Smith had a less meaningful but no less important memory of those days: "It was just somewhere to go."
Four years since it last hosted a band, and a year since it reopened in its new home at 1922 W. University Av., Eclipse finally got back in the live music business last weekend. It has shows booked Thursday, Friday and Saturday nights from here on out, bringing a much-needed all-ages music venue into the city(ies).
Hopefully, a whole new generation of younglings will be introduced to the joys of going out and seeing local bands -- or at least a few kids might stay out of trouble.
I say hopefully because, even as Eclipse had excellent bands and a new stage and even an actual sound engineer lined up last weekend (the old place never had a sound man!), the one thing the store didn't have much of was customers under age 21.

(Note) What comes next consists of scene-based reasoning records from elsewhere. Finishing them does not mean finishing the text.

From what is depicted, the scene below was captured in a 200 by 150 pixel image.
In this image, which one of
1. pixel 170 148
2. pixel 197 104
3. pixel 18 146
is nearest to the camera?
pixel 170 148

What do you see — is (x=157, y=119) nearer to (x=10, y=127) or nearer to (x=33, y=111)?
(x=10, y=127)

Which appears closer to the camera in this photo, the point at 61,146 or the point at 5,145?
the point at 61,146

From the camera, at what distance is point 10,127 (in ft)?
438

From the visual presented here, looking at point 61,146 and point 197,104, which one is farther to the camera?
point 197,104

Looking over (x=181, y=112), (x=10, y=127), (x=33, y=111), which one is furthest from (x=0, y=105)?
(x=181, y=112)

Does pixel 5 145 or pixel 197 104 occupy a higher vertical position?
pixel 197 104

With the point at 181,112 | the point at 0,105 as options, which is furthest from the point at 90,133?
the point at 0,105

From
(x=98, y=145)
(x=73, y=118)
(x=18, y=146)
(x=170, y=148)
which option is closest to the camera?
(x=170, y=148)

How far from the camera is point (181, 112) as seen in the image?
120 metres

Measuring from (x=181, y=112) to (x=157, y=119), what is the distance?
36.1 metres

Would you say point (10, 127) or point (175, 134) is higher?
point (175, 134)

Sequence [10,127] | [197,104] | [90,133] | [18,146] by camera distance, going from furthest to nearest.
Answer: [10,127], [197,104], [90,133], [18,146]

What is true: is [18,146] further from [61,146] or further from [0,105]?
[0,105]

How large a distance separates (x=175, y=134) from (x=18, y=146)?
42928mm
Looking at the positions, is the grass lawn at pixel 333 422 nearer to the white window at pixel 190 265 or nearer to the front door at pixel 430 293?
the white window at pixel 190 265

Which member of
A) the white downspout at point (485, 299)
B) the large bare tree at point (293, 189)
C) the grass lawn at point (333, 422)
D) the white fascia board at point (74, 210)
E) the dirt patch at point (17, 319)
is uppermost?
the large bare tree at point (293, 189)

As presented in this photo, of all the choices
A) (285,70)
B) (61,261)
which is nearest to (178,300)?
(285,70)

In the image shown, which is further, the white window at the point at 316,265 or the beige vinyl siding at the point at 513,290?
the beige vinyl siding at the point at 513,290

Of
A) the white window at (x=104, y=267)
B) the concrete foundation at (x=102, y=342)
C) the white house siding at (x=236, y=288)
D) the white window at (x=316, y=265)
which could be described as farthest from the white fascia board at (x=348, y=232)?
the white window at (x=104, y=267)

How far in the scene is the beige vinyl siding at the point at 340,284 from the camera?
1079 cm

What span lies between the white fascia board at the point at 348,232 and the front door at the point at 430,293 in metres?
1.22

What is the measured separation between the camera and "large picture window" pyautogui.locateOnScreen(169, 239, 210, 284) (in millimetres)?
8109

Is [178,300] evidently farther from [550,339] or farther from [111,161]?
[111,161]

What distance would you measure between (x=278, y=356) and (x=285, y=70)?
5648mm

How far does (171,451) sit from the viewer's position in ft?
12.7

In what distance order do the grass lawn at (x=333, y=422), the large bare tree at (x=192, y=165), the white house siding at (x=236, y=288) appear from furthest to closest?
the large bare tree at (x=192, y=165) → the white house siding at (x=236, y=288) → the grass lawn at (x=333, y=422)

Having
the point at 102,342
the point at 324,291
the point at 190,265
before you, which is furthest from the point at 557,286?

"We're going to have to reintroduce ourselves to a whole new audience of underage fans," admitted Eclipse co-owner Joe Furth, who was working the as-yet handle-less door to the still-under-construction venue inside his store.
Furth was all smiles, though, which was refreshing to see after the grimace-inducing run he endured near the end of the old Eclipse. The store used to be housed among a strip of businesses near Macalester College, too close for comfort to a residential neighborhood. He successfully fought a cease-and-desist order from the city based on some neighbors' complaints in 2003, but couldn't fight his landlord a year later.